Felicidad organizacional es la capacidad de una organización para ofrecer y facilitar a sus trabajadores las condiciones y procesos de trabajo que permitan el despliegue de sus fortalezas individuales y grupales, para conducir el desempeño hacia metas organizacionales sustentables y sostenibles, construyendo un activo organizacional intangible difícilmente imitable.

Es fundamental diferenciar felicidad organizacional y felicidad en el trabajo. Felicidad organizacional es la capacidad de la organización para coordinar recursos y gestión para hacer una oferta de valor para los trabajadores que balancee la salud financiera de la compañía y el bienestar psicosocial de los trabajadores. Felicidad en el trabajo es la percepción personal y subjetiva de los trabajadores acerca de su bienestar, florecimiento y salud en el trabajo.

La percepción de felicidad en el trabajo es el indicador principal de la felicidad organizacional, pues da cuenta del bienestar, salud y plenitud de los trabajadores con su trabajo y organización.

El límite de la felicidad organizacional está en la responsabilidad individual, pues los escépticos de la gestión de felicidad en el trabajo suponen que las empresas pro felicidad lo logran porque, con una billetera generosa y sin límites, pagan y se hacen cargo de los problemas de la gente.
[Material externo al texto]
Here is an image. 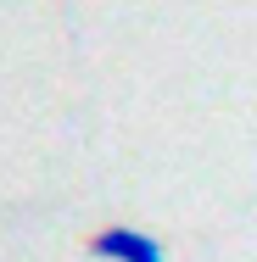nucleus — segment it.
<instances>
[{
    "mask_svg": "<svg viewBox=\"0 0 257 262\" xmlns=\"http://www.w3.org/2000/svg\"><path fill=\"white\" fill-rule=\"evenodd\" d=\"M90 257H101V262H168V251H162V240L146 234V229L112 223V229H101V234L90 240Z\"/></svg>",
    "mask_w": 257,
    "mask_h": 262,
    "instance_id": "1",
    "label": "nucleus"
}]
</instances>
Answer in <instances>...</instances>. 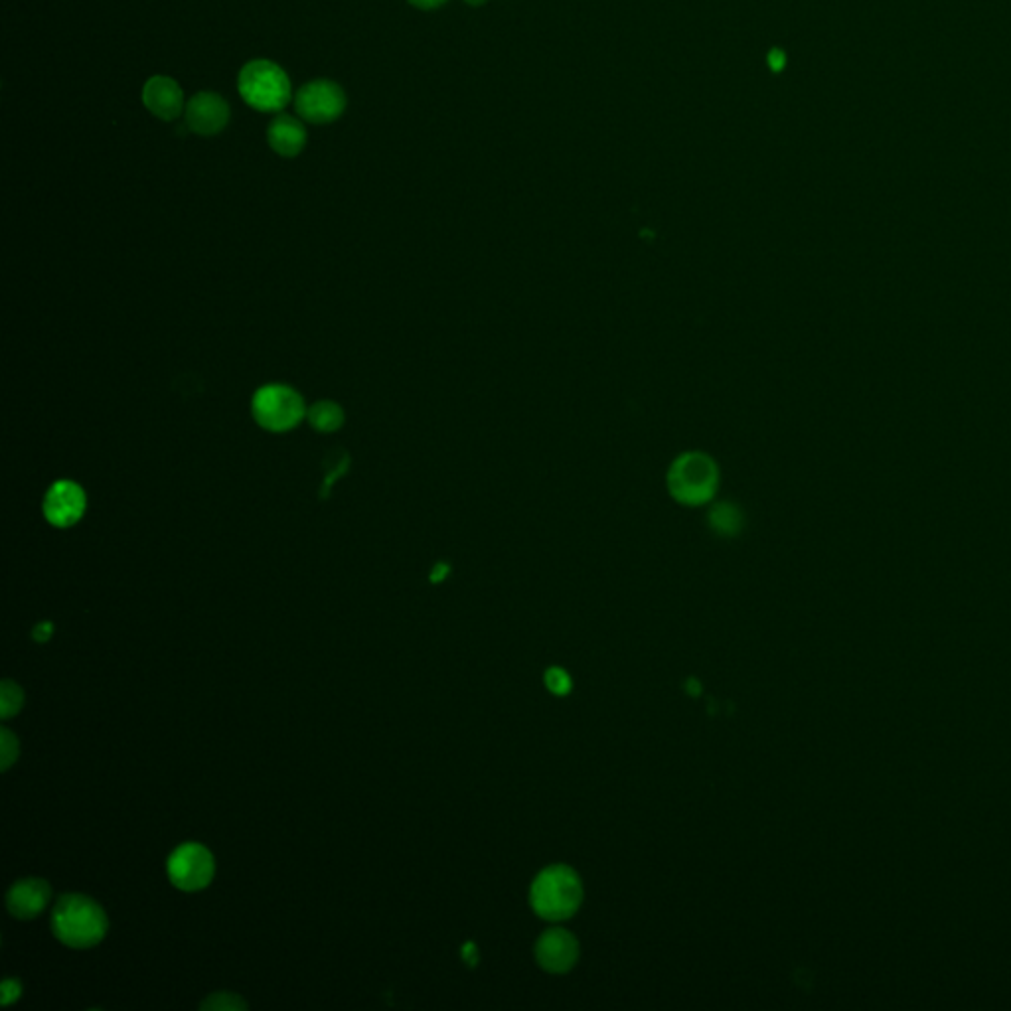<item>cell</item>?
I'll return each mask as SVG.
<instances>
[{
	"instance_id": "7c38bea8",
	"label": "cell",
	"mask_w": 1011,
	"mask_h": 1011,
	"mask_svg": "<svg viewBox=\"0 0 1011 1011\" xmlns=\"http://www.w3.org/2000/svg\"><path fill=\"white\" fill-rule=\"evenodd\" d=\"M538 958L549 972H565L577 958V942L565 931H549L538 944Z\"/></svg>"
},
{
	"instance_id": "ffe728a7",
	"label": "cell",
	"mask_w": 1011,
	"mask_h": 1011,
	"mask_svg": "<svg viewBox=\"0 0 1011 1011\" xmlns=\"http://www.w3.org/2000/svg\"><path fill=\"white\" fill-rule=\"evenodd\" d=\"M407 2L413 4L415 8H421V10H433V8L443 6L447 0H407Z\"/></svg>"
},
{
	"instance_id": "2e32d148",
	"label": "cell",
	"mask_w": 1011,
	"mask_h": 1011,
	"mask_svg": "<svg viewBox=\"0 0 1011 1011\" xmlns=\"http://www.w3.org/2000/svg\"><path fill=\"white\" fill-rule=\"evenodd\" d=\"M0 767L6 771L18 757V739L4 727L0 731Z\"/></svg>"
},
{
	"instance_id": "8992f818",
	"label": "cell",
	"mask_w": 1011,
	"mask_h": 1011,
	"mask_svg": "<svg viewBox=\"0 0 1011 1011\" xmlns=\"http://www.w3.org/2000/svg\"><path fill=\"white\" fill-rule=\"evenodd\" d=\"M170 881L182 891H200L214 877V857L200 844H184L168 859Z\"/></svg>"
},
{
	"instance_id": "6da1fadb",
	"label": "cell",
	"mask_w": 1011,
	"mask_h": 1011,
	"mask_svg": "<svg viewBox=\"0 0 1011 1011\" xmlns=\"http://www.w3.org/2000/svg\"><path fill=\"white\" fill-rule=\"evenodd\" d=\"M52 929L66 946L89 948L107 933V917L95 901L83 895H66L54 909Z\"/></svg>"
},
{
	"instance_id": "5b68a950",
	"label": "cell",
	"mask_w": 1011,
	"mask_h": 1011,
	"mask_svg": "<svg viewBox=\"0 0 1011 1011\" xmlns=\"http://www.w3.org/2000/svg\"><path fill=\"white\" fill-rule=\"evenodd\" d=\"M344 89L330 79H314L305 83L295 95V109L301 119L312 125H328L346 111Z\"/></svg>"
},
{
	"instance_id": "30bf717a",
	"label": "cell",
	"mask_w": 1011,
	"mask_h": 1011,
	"mask_svg": "<svg viewBox=\"0 0 1011 1011\" xmlns=\"http://www.w3.org/2000/svg\"><path fill=\"white\" fill-rule=\"evenodd\" d=\"M50 899V887L44 879H22L12 885L6 895L8 911L16 919H34L38 917Z\"/></svg>"
},
{
	"instance_id": "277c9868",
	"label": "cell",
	"mask_w": 1011,
	"mask_h": 1011,
	"mask_svg": "<svg viewBox=\"0 0 1011 1011\" xmlns=\"http://www.w3.org/2000/svg\"><path fill=\"white\" fill-rule=\"evenodd\" d=\"M251 409L255 421L263 429L273 433H283L297 427L307 415V407L301 393L281 384H271L259 389L253 395Z\"/></svg>"
},
{
	"instance_id": "4fadbf2b",
	"label": "cell",
	"mask_w": 1011,
	"mask_h": 1011,
	"mask_svg": "<svg viewBox=\"0 0 1011 1011\" xmlns=\"http://www.w3.org/2000/svg\"><path fill=\"white\" fill-rule=\"evenodd\" d=\"M312 427L320 433H334L344 423V411L334 401H318L307 411Z\"/></svg>"
},
{
	"instance_id": "9c48e42d",
	"label": "cell",
	"mask_w": 1011,
	"mask_h": 1011,
	"mask_svg": "<svg viewBox=\"0 0 1011 1011\" xmlns=\"http://www.w3.org/2000/svg\"><path fill=\"white\" fill-rule=\"evenodd\" d=\"M143 103L162 121H174L186 109L182 87L168 76H155L145 83Z\"/></svg>"
},
{
	"instance_id": "ac0fdd59",
	"label": "cell",
	"mask_w": 1011,
	"mask_h": 1011,
	"mask_svg": "<svg viewBox=\"0 0 1011 1011\" xmlns=\"http://www.w3.org/2000/svg\"><path fill=\"white\" fill-rule=\"evenodd\" d=\"M547 686L555 694H565L569 690V678L563 670H549L547 672Z\"/></svg>"
},
{
	"instance_id": "e0dca14e",
	"label": "cell",
	"mask_w": 1011,
	"mask_h": 1011,
	"mask_svg": "<svg viewBox=\"0 0 1011 1011\" xmlns=\"http://www.w3.org/2000/svg\"><path fill=\"white\" fill-rule=\"evenodd\" d=\"M22 994V986L18 980H12V978H6L2 982V990H0V1002L2 1006H8L12 1002H16Z\"/></svg>"
},
{
	"instance_id": "7a4b0ae2",
	"label": "cell",
	"mask_w": 1011,
	"mask_h": 1011,
	"mask_svg": "<svg viewBox=\"0 0 1011 1011\" xmlns=\"http://www.w3.org/2000/svg\"><path fill=\"white\" fill-rule=\"evenodd\" d=\"M243 101L263 113L281 111L291 99V81L281 66L269 60L247 62L237 78Z\"/></svg>"
},
{
	"instance_id": "44dd1931",
	"label": "cell",
	"mask_w": 1011,
	"mask_h": 1011,
	"mask_svg": "<svg viewBox=\"0 0 1011 1011\" xmlns=\"http://www.w3.org/2000/svg\"><path fill=\"white\" fill-rule=\"evenodd\" d=\"M465 2H468V4H472V6H480V4H484L486 0H465Z\"/></svg>"
},
{
	"instance_id": "5bb4252c",
	"label": "cell",
	"mask_w": 1011,
	"mask_h": 1011,
	"mask_svg": "<svg viewBox=\"0 0 1011 1011\" xmlns=\"http://www.w3.org/2000/svg\"><path fill=\"white\" fill-rule=\"evenodd\" d=\"M22 703H24L22 690L14 682L4 680L0 686V717L8 719V717L16 715L20 711Z\"/></svg>"
},
{
	"instance_id": "3957f363",
	"label": "cell",
	"mask_w": 1011,
	"mask_h": 1011,
	"mask_svg": "<svg viewBox=\"0 0 1011 1011\" xmlns=\"http://www.w3.org/2000/svg\"><path fill=\"white\" fill-rule=\"evenodd\" d=\"M581 901V885L577 875L567 867H549L532 887L534 909L544 919H567Z\"/></svg>"
},
{
	"instance_id": "52a82bcc",
	"label": "cell",
	"mask_w": 1011,
	"mask_h": 1011,
	"mask_svg": "<svg viewBox=\"0 0 1011 1011\" xmlns=\"http://www.w3.org/2000/svg\"><path fill=\"white\" fill-rule=\"evenodd\" d=\"M230 105L228 101L214 91L196 93L184 109L186 127L202 137H214L222 133L230 123Z\"/></svg>"
},
{
	"instance_id": "d6986e66",
	"label": "cell",
	"mask_w": 1011,
	"mask_h": 1011,
	"mask_svg": "<svg viewBox=\"0 0 1011 1011\" xmlns=\"http://www.w3.org/2000/svg\"><path fill=\"white\" fill-rule=\"evenodd\" d=\"M52 630H54V626H52V624L50 623L38 624V626L34 628L32 636H34V638H36L38 642H46V640H50V636H52Z\"/></svg>"
},
{
	"instance_id": "ba28073f",
	"label": "cell",
	"mask_w": 1011,
	"mask_h": 1011,
	"mask_svg": "<svg viewBox=\"0 0 1011 1011\" xmlns=\"http://www.w3.org/2000/svg\"><path fill=\"white\" fill-rule=\"evenodd\" d=\"M87 498L83 488L72 480L56 482L44 500V516L56 528H70L85 514Z\"/></svg>"
},
{
	"instance_id": "9a60e30c",
	"label": "cell",
	"mask_w": 1011,
	"mask_h": 1011,
	"mask_svg": "<svg viewBox=\"0 0 1011 1011\" xmlns=\"http://www.w3.org/2000/svg\"><path fill=\"white\" fill-rule=\"evenodd\" d=\"M202 1010H247V1004L235 996V994H228V992H220V994H212L208 1000L202 1002L200 1006Z\"/></svg>"
},
{
	"instance_id": "8fae6325",
	"label": "cell",
	"mask_w": 1011,
	"mask_h": 1011,
	"mask_svg": "<svg viewBox=\"0 0 1011 1011\" xmlns=\"http://www.w3.org/2000/svg\"><path fill=\"white\" fill-rule=\"evenodd\" d=\"M307 139H309V135H307L305 125L297 117L287 115V113L277 115L267 129L269 147L277 155L285 156V158L301 155L303 149L307 147Z\"/></svg>"
}]
</instances>
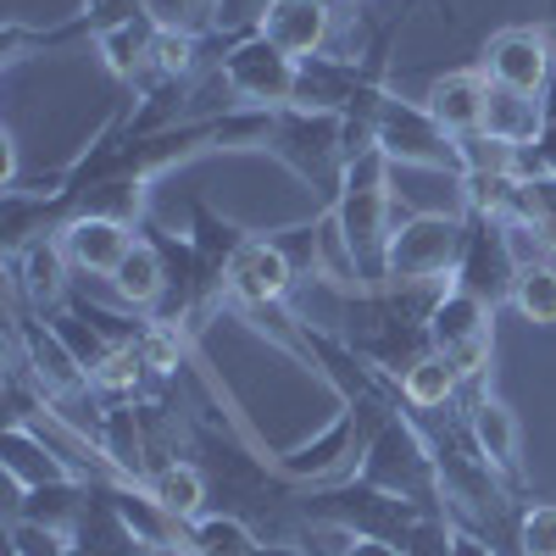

En su escepticismo exclaman “¡así lo hace cualquiera, si los compran e infantilizan!” Es al contrario. Los acompañan para que asuman adultamente sus responsabilidades individuales y pongan las voluntades de los equipos y las redes organizacionales al servicio de la persona. Se pone el bienestar subjetivo de la persona en el centro de la vida organizacional.

La felicidad organizacional es una co-responsabilidad entre empresa y trabajador. La responsabilidad final de la felicidad sigue siendo personal. La empresa no puede hacerse cargo de la felicidad de los trabajadores. Lo que sí necesita hacer una organización es facilitar las condiciones organizacionales para el despliegue del bienestar psicológico y las fortalezas de las personas y los equipos. La felicidad organizacional es una responsabilidad de la empresa. La felicidad en el trabajo es una responsabilidad de los trabajadores. Somos co-responsables de la vida plena en el trabajo.

Esta nueva forma de gestionar las personas impondrá desafíos muy importantes a las gerencias de personas. Lo primero es la ampliación del paradigma administrativo al paradigma de la felicidad en el centro de la estrategia organizacional, de las relaciones impersonales a las relaciones confiables, del recurso humano al ser humano integral que voluntariamente pone sus fortalezas al servicio de una organización con sentido.

Otros desafíos serán el desarrollo de líderes firmes y cercanos, la ampliación de su rol administrativo a roles de servicio y acompañamiento de jefes y trabajadores, el rediseño de los procesos y procedimientos en gestión de personas, y el diseño de una atractiva oferta de valor para los empleados.

¿Parece utópico de acuerdo a tu realidad? Sí se puede. Varias empresas en Chile, España y el resto del mundo, grandes y pequeñas, están comenzando a implementar prácticas promotoras de bienestar, salud en el trabajo, calidad de vida y felicidad organizacional, con resultados sobresalientes y sostenidos.